In your annual staff survey, have you ever seen the question: “What would motivate you to become a leader or manager, and what do you think are the disincentives?” I would guess not. But as many well-qualified professionals, especially women, avoid becoming line managers, companies need to fit more around their employees. 

Take the case of medicine. In 2019, the Organization of Danish Medical Societies was worried that the country’s government assumed doctors were reluctant leaders. But was that true? They approached me to find out. We asked the doctors about possible incentives and disincentives of going into management.

We learnt a lot. The overwhelming majority of Danish doctors said they would be happy to take a leadership role. But their key motivation in doing so was to have a “positive impact on the team, department or organisation”. They also wanted leadership training. 

The disincentives included fears about extra administration, longer hours, burnout, lack of resources and change-resistant organisational cultures. From our 3,500 survey responses, we prepared recommendations on how to improve succession by adapting health systems to reflect the motivations of potential medical leaders.

More broadly, it is worth remembering two things. First, evidence suggests that a boss’s competence is the greatest influence on employees’ job satisfaction — and it predicts individual performance and retention. 

Second, workplaces need a diverse range of experts. If we do not see anyone like us in charge, we are unlikely to enter the leadership pipeline.

And if you do not have diversity in the middle, you will never have it at the top. A new UK study by Nikolaos Theodoropoulos, John Forth and Alex Bryson found that the gender pay gap closes when the share of female managers in the workplace rises. This is because women’s wages are more likely to go up under a female boss, while men’s decline.

Interestingly, the authors reveal that this is “more pronounced when employees are paid for performance”. As such, they note, women are more likely to enjoy equal pay when female managers can choose how to reward performance.

It really does matter who our line managers are.

Companies traditionally handpicked and nurtured future leaders, sometimes over 10 to 15 years. But the long view was shortened when technology accelerated innovation, the labour market went global, and companies became less secure about their future. This required what Peter Cappelli, a Wharton business school management professor, and his co-authors call “agile human resources”.

In this environment, external hires often competed with internals for management positions.
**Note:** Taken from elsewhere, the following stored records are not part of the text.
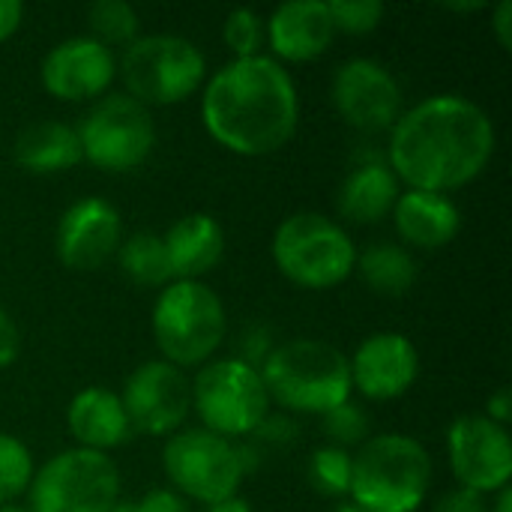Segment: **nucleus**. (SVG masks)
Here are the masks:
<instances>
[{
  "label": "nucleus",
  "mask_w": 512,
  "mask_h": 512,
  "mask_svg": "<svg viewBox=\"0 0 512 512\" xmlns=\"http://www.w3.org/2000/svg\"><path fill=\"white\" fill-rule=\"evenodd\" d=\"M495 141V123L477 102L441 93L417 102L396 120L387 165L411 189L447 195L489 168Z\"/></svg>",
  "instance_id": "nucleus-1"
},
{
  "label": "nucleus",
  "mask_w": 512,
  "mask_h": 512,
  "mask_svg": "<svg viewBox=\"0 0 512 512\" xmlns=\"http://www.w3.org/2000/svg\"><path fill=\"white\" fill-rule=\"evenodd\" d=\"M309 486L324 498H345L351 492V456L339 447H321L309 459Z\"/></svg>",
  "instance_id": "nucleus-27"
},
{
  "label": "nucleus",
  "mask_w": 512,
  "mask_h": 512,
  "mask_svg": "<svg viewBox=\"0 0 512 512\" xmlns=\"http://www.w3.org/2000/svg\"><path fill=\"white\" fill-rule=\"evenodd\" d=\"M333 512H363V510H360L357 504H339Z\"/></svg>",
  "instance_id": "nucleus-41"
},
{
  "label": "nucleus",
  "mask_w": 512,
  "mask_h": 512,
  "mask_svg": "<svg viewBox=\"0 0 512 512\" xmlns=\"http://www.w3.org/2000/svg\"><path fill=\"white\" fill-rule=\"evenodd\" d=\"M327 12H330L336 33L363 36L381 24L387 9L381 0H333V3H327Z\"/></svg>",
  "instance_id": "nucleus-30"
},
{
  "label": "nucleus",
  "mask_w": 512,
  "mask_h": 512,
  "mask_svg": "<svg viewBox=\"0 0 512 512\" xmlns=\"http://www.w3.org/2000/svg\"><path fill=\"white\" fill-rule=\"evenodd\" d=\"M267 42L279 60L309 63L318 60L336 39V27L330 21L327 3L321 0H294L282 3L264 21Z\"/></svg>",
  "instance_id": "nucleus-18"
},
{
  "label": "nucleus",
  "mask_w": 512,
  "mask_h": 512,
  "mask_svg": "<svg viewBox=\"0 0 512 512\" xmlns=\"http://www.w3.org/2000/svg\"><path fill=\"white\" fill-rule=\"evenodd\" d=\"M393 222L399 237L417 249H441L462 228V216L453 198L423 189H408L399 195L393 207Z\"/></svg>",
  "instance_id": "nucleus-21"
},
{
  "label": "nucleus",
  "mask_w": 512,
  "mask_h": 512,
  "mask_svg": "<svg viewBox=\"0 0 512 512\" xmlns=\"http://www.w3.org/2000/svg\"><path fill=\"white\" fill-rule=\"evenodd\" d=\"M447 453L459 489L480 495H498L510 486L512 441L510 432L489 417H459L447 432Z\"/></svg>",
  "instance_id": "nucleus-13"
},
{
  "label": "nucleus",
  "mask_w": 512,
  "mask_h": 512,
  "mask_svg": "<svg viewBox=\"0 0 512 512\" xmlns=\"http://www.w3.org/2000/svg\"><path fill=\"white\" fill-rule=\"evenodd\" d=\"M432 483L429 450L408 435H375L351 456V504L363 512H417Z\"/></svg>",
  "instance_id": "nucleus-4"
},
{
  "label": "nucleus",
  "mask_w": 512,
  "mask_h": 512,
  "mask_svg": "<svg viewBox=\"0 0 512 512\" xmlns=\"http://www.w3.org/2000/svg\"><path fill=\"white\" fill-rule=\"evenodd\" d=\"M81 156L111 174L141 168L156 144L150 111L126 93L102 96L78 123Z\"/></svg>",
  "instance_id": "nucleus-11"
},
{
  "label": "nucleus",
  "mask_w": 512,
  "mask_h": 512,
  "mask_svg": "<svg viewBox=\"0 0 512 512\" xmlns=\"http://www.w3.org/2000/svg\"><path fill=\"white\" fill-rule=\"evenodd\" d=\"M489 512H512V489H501L498 492V498H495V504H492V510Z\"/></svg>",
  "instance_id": "nucleus-39"
},
{
  "label": "nucleus",
  "mask_w": 512,
  "mask_h": 512,
  "mask_svg": "<svg viewBox=\"0 0 512 512\" xmlns=\"http://www.w3.org/2000/svg\"><path fill=\"white\" fill-rule=\"evenodd\" d=\"M174 282H201L225 255V231L207 213L177 219L162 237Z\"/></svg>",
  "instance_id": "nucleus-19"
},
{
  "label": "nucleus",
  "mask_w": 512,
  "mask_h": 512,
  "mask_svg": "<svg viewBox=\"0 0 512 512\" xmlns=\"http://www.w3.org/2000/svg\"><path fill=\"white\" fill-rule=\"evenodd\" d=\"M512 408V396L510 390L504 387V390H498L495 396H489V405H486V414L483 417H489L492 423H498V426H504L507 429V420H510V411Z\"/></svg>",
  "instance_id": "nucleus-37"
},
{
  "label": "nucleus",
  "mask_w": 512,
  "mask_h": 512,
  "mask_svg": "<svg viewBox=\"0 0 512 512\" xmlns=\"http://www.w3.org/2000/svg\"><path fill=\"white\" fill-rule=\"evenodd\" d=\"M207 512H252V507H249L240 495H234V498H225V501H219V504H210Z\"/></svg>",
  "instance_id": "nucleus-38"
},
{
  "label": "nucleus",
  "mask_w": 512,
  "mask_h": 512,
  "mask_svg": "<svg viewBox=\"0 0 512 512\" xmlns=\"http://www.w3.org/2000/svg\"><path fill=\"white\" fill-rule=\"evenodd\" d=\"M351 387L372 399L390 402L405 396L420 375V354L414 342L402 333H375L348 360Z\"/></svg>",
  "instance_id": "nucleus-17"
},
{
  "label": "nucleus",
  "mask_w": 512,
  "mask_h": 512,
  "mask_svg": "<svg viewBox=\"0 0 512 512\" xmlns=\"http://www.w3.org/2000/svg\"><path fill=\"white\" fill-rule=\"evenodd\" d=\"M24 18V6L18 0H0V42H6Z\"/></svg>",
  "instance_id": "nucleus-36"
},
{
  "label": "nucleus",
  "mask_w": 512,
  "mask_h": 512,
  "mask_svg": "<svg viewBox=\"0 0 512 512\" xmlns=\"http://www.w3.org/2000/svg\"><path fill=\"white\" fill-rule=\"evenodd\" d=\"M339 117L360 132L393 129L402 117V87L378 60L354 57L342 63L330 87Z\"/></svg>",
  "instance_id": "nucleus-14"
},
{
  "label": "nucleus",
  "mask_w": 512,
  "mask_h": 512,
  "mask_svg": "<svg viewBox=\"0 0 512 512\" xmlns=\"http://www.w3.org/2000/svg\"><path fill=\"white\" fill-rule=\"evenodd\" d=\"M273 261L279 273L306 291L342 285L357 264V249L342 225L303 210L288 216L273 234Z\"/></svg>",
  "instance_id": "nucleus-6"
},
{
  "label": "nucleus",
  "mask_w": 512,
  "mask_h": 512,
  "mask_svg": "<svg viewBox=\"0 0 512 512\" xmlns=\"http://www.w3.org/2000/svg\"><path fill=\"white\" fill-rule=\"evenodd\" d=\"M18 351H21V333L9 318V312L0 309V369H9L18 360Z\"/></svg>",
  "instance_id": "nucleus-34"
},
{
  "label": "nucleus",
  "mask_w": 512,
  "mask_h": 512,
  "mask_svg": "<svg viewBox=\"0 0 512 512\" xmlns=\"http://www.w3.org/2000/svg\"><path fill=\"white\" fill-rule=\"evenodd\" d=\"M30 512H108L120 501V474L105 453L66 450L30 480Z\"/></svg>",
  "instance_id": "nucleus-9"
},
{
  "label": "nucleus",
  "mask_w": 512,
  "mask_h": 512,
  "mask_svg": "<svg viewBox=\"0 0 512 512\" xmlns=\"http://www.w3.org/2000/svg\"><path fill=\"white\" fill-rule=\"evenodd\" d=\"M399 177L387 162H360L339 186V213L360 225H375L387 219L399 201Z\"/></svg>",
  "instance_id": "nucleus-22"
},
{
  "label": "nucleus",
  "mask_w": 512,
  "mask_h": 512,
  "mask_svg": "<svg viewBox=\"0 0 512 512\" xmlns=\"http://www.w3.org/2000/svg\"><path fill=\"white\" fill-rule=\"evenodd\" d=\"M270 402L294 414H327L351 399L348 357L318 339H291L258 366Z\"/></svg>",
  "instance_id": "nucleus-3"
},
{
  "label": "nucleus",
  "mask_w": 512,
  "mask_h": 512,
  "mask_svg": "<svg viewBox=\"0 0 512 512\" xmlns=\"http://www.w3.org/2000/svg\"><path fill=\"white\" fill-rule=\"evenodd\" d=\"M222 39L225 45L237 54V60L243 57H258L261 54V45L267 39L264 33V21L258 12L252 9H234L225 24H222Z\"/></svg>",
  "instance_id": "nucleus-31"
},
{
  "label": "nucleus",
  "mask_w": 512,
  "mask_h": 512,
  "mask_svg": "<svg viewBox=\"0 0 512 512\" xmlns=\"http://www.w3.org/2000/svg\"><path fill=\"white\" fill-rule=\"evenodd\" d=\"M90 39L108 45H129L138 39V12L126 0H96L87 9Z\"/></svg>",
  "instance_id": "nucleus-26"
},
{
  "label": "nucleus",
  "mask_w": 512,
  "mask_h": 512,
  "mask_svg": "<svg viewBox=\"0 0 512 512\" xmlns=\"http://www.w3.org/2000/svg\"><path fill=\"white\" fill-rule=\"evenodd\" d=\"M108 512H135V507H132V504H123V501H117V504H114V507H111Z\"/></svg>",
  "instance_id": "nucleus-40"
},
{
  "label": "nucleus",
  "mask_w": 512,
  "mask_h": 512,
  "mask_svg": "<svg viewBox=\"0 0 512 512\" xmlns=\"http://www.w3.org/2000/svg\"><path fill=\"white\" fill-rule=\"evenodd\" d=\"M120 237L123 222L117 207L105 198H81L60 216L54 249L63 267L90 273L120 249Z\"/></svg>",
  "instance_id": "nucleus-15"
},
{
  "label": "nucleus",
  "mask_w": 512,
  "mask_h": 512,
  "mask_svg": "<svg viewBox=\"0 0 512 512\" xmlns=\"http://www.w3.org/2000/svg\"><path fill=\"white\" fill-rule=\"evenodd\" d=\"M492 30L504 51L512 48V0H501L492 12Z\"/></svg>",
  "instance_id": "nucleus-35"
},
{
  "label": "nucleus",
  "mask_w": 512,
  "mask_h": 512,
  "mask_svg": "<svg viewBox=\"0 0 512 512\" xmlns=\"http://www.w3.org/2000/svg\"><path fill=\"white\" fill-rule=\"evenodd\" d=\"M354 270H360L363 282L384 297H402L417 282L414 258L402 246H390V243H378L360 252Z\"/></svg>",
  "instance_id": "nucleus-24"
},
{
  "label": "nucleus",
  "mask_w": 512,
  "mask_h": 512,
  "mask_svg": "<svg viewBox=\"0 0 512 512\" xmlns=\"http://www.w3.org/2000/svg\"><path fill=\"white\" fill-rule=\"evenodd\" d=\"M321 423H324V435L333 441V447L339 450H348L354 444H363L366 435H369V417L366 411L357 405V402H342L336 405L333 411L321 414Z\"/></svg>",
  "instance_id": "nucleus-29"
},
{
  "label": "nucleus",
  "mask_w": 512,
  "mask_h": 512,
  "mask_svg": "<svg viewBox=\"0 0 512 512\" xmlns=\"http://www.w3.org/2000/svg\"><path fill=\"white\" fill-rule=\"evenodd\" d=\"M192 408L207 432L234 441L258 432L270 417V396L255 366L228 357L201 366L192 381Z\"/></svg>",
  "instance_id": "nucleus-8"
},
{
  "label": "nucleus",
  "mask_w": 512,
  "mask_h": 512,
  "mask_svg": "<svg viewBox=\"0 0 512 512\" xmlns=\"http://www.w3.org/2000/svg\"><path fill=\"white\" fill-rule=\"evenodd\" d=\"M132 507L135 512H189V504L171 489H153Z\"/></svg>",
  "instance_id": "nucleus-33"
},
{
  "label": "nucleus",
  "mask_w": 512,
  "mask_h": 512,
  "mask_svg": "<svg viewBox=\"0 0 512 512\" xmlns=\"http://www.w3.org/2000/svg\"><path fill=\"white\" fill-rule=\"evenodd\" d=\"M132 432L141 435H174L192 408V384L183 369L165 360L141 363L123 384L120 393Z\"/></svg>",
  "instance_id": "nucleus-12"
},
{
  "label": "nucleus",
  "mask_w": 512,
  "mask_h": 512,
  "mask_svg": "<svg viewBox=\"0 0 512 512\" xmlns=\"http://www.w3.org/2000/svg\"><path fill=\"white\" fill-rule=\"evenodd\" d=\"M162 468L183 501L192 498L207 507L234 498L246 474L240 447L207 429L171 435L162 450Z\"/></svg>",
  "instance_id": "nucleus-10"
},
{
  "label": "nucleus",
  "mask_w": 512,
  "mask_h": 512,
  "mask_svg": "<svg viewBox=\"0 0 512 512\" xmlns=\"http://www.w3.org/2000/svg\"><path fill=\"white\" fill-rule=\"evenodd\" d=\"M435 512H489V504H486V495H480V492L453 489L435 504Z\"/></svg>",
  "instance_id": "nucleus-32"
},
{
  "label": "nucleus",
  "mask_w": 512,
  "mask_h": 512,
  "mask_svg": "<svg viewBox=\"0 0 512 512\" xmlns=\"http://www.w3.org/2000/svg\"><path fill=\"white\" fill-rule=\"evenodd\" d=\"M201 120L225 150L249 159L270 156L297 132L300 99L294 78L273 57H234L207 81Z\"/></svg>",
  "instance_id": "nucleus-2"
},
{
  "label": "nucleus",
  "mask_w": 512,
  "mask_h": 512,
  "mask_svg": "<svg viewBox=\"0 0 512 512\" xmlns=\"http://www.w3.org/2000/svg\"><path fill=\"white\" fill-rule=\"evenodd\" d=\"M66 426L78 441V447L93 453H108L114 447H123L132 435L120 396L105 387H87L75 393L66 411Z\"/></svg>",
  "instance_id": "nucleus-20"
},
{
  "label": "nucleus",
  "mask_w": 512,
  "mask_h": 512,
  "mask_svg": "<svg viewBox=\"0 0 512 512\" xmlns=\"http://www.w3.org/2000/svg\"><path fill=\"white\" fill-rule=\"evenodd\" d=\"M30 480H33L30 450L18 438L0 432V507L12 504L21 492H27Z\"/></svg>",
  "instance_id": "nucleus-28"
},
{
  "label": "nucleus",
  "mask_w": 512,
  "mask_h": 512,
  "mask_svg": "<svg viewBox=\"0 0 512 512\" xmlns=\"http://www.w3.org/2000/svg\"><path fill=\"white\" fill-rule=\"evenodd\" d=\"M126 96L147 105H177L198 93L207 78L204 54L183 36L156 33L126 45L117 66Z\"/></svg>",
  "instance_id": "nucleus-7"
},
{
  "label": "nucleus",
  "mask_w": 512,
  "mask_h": 512,
  "mask_svg": "<svg viewBox=\"0 0 512 512\" xmlns=\"http://www.w3.org/2000/svg\"><path fill=\"white\" fill-rule=\"evenodd\" d=\"M81 159L78 132L57 120H39L15 138V162L30 174H60Z\"/></svg>",
  "instance_id": "nucleus-23"
},
{
  "label": "nucleus",
  "mask_w": 512,
  "mask_h": 512,
  "mask_svg": "<svg viewBox=\"0 0 512 512\" xmlns=\"http://www.w3.org/2000/svg\"><path fill=\"white\" fill-rule=\"evenodd\" d=\"M225 330V306L204 282H171L153 306L156 348L177 369L210 363L225 342Z\"/></svg>",
  "instance_id": "nucleus-5"
},
{
  "label": "nucleus",
  "mask_w": 512,
  "mask_h": 512,
  "mask_svg": "<svg viewBox=\"0 0 512 512\" xmlns=\"http://www.w3.org/2000/svg\"><path fill=\"white\" fill-rule=\"evenodd\" d=\"M0 512H30V510H24V507H15V504H3V507H0Z\"/></svg>",
  "instance_id": "nucleus-42"
},
{
  "label": "nucleus",
  "mask_w": 512,
  "mask_h": 512,
  "mask_svg": "<svg viewBox=\"0 0 512 512\" xmlns=\"http://www.w3.org/2000/svg\"><path fill=\"white\" fill-rule=\"evenodd\" d=\"M117 264H120V273L138 288H165L174 282L165 243L159 234H150V231H138L129 240H120Z\"/></svg>",
  "instance_id": "nucleus-25"
},
{
  "label": "nucleus",
  "mask_w": 512,
  "mask_h": 512,
  "mask_svg": "<svg viewBox=\"0 0 512 512\" xmlns=\"http://www.w3.org/2000/svg\"><path fill=\"white\" fill-rule=\"evenodd\" d=\"M42 87L63 102H84L102 96L114 75H117V60L111 48L90 36H72L54 45L45 60H42Z\"/></svg>",
  "instance_id": "nucleus-16"
}]
</instances>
Companies focused less on progressing the “company man”, and encouraged employees to take responsibility for their own career development.

The problem was that this created a superficial democratisation of leadership — “take a training course and you too can become a leader”. Like nettles in spring, leadership training companies were everywhere. Billions were spent on their programmes. 

We should expect individuals to take an interest in their career, of course. But those who signed up to be leaders were more likely to be confident, white and often male. 

There are other ways to diversify a talent pipeline. In 2013, the then director-general of the BBC, Tony Hall, announced that women would present half of all breakfast shows on local radio by the end of the following year. Half of that workforce was already female, but only 25 per cent of them got any time on air.

Natasha Maw, a former radio producer who had run mentoring schemes, helped to implement the changes. “I knew the talent was already in local radio, often working on overnight ‘graveyard slots’ or as ‘traffic girls’, so I advised against a recruitment drive,” she says. “We developed an existing pool of female reporters and presenters, who were sponsored by well-known names.”

The initiative was a success and the quota was met. This year, the BBC launched its most ambitious strategy yet, which includes developing and nurturing diverse talent into leadership positions. This is a pointer to the future.

There are two lessons here. One is that organisations need to find out what their employees want, rather than making them fit around corporate strategy. The other is to train and nurture diverse leadership talent from within. It is easy for firms to find out how to do it. They only need to ask.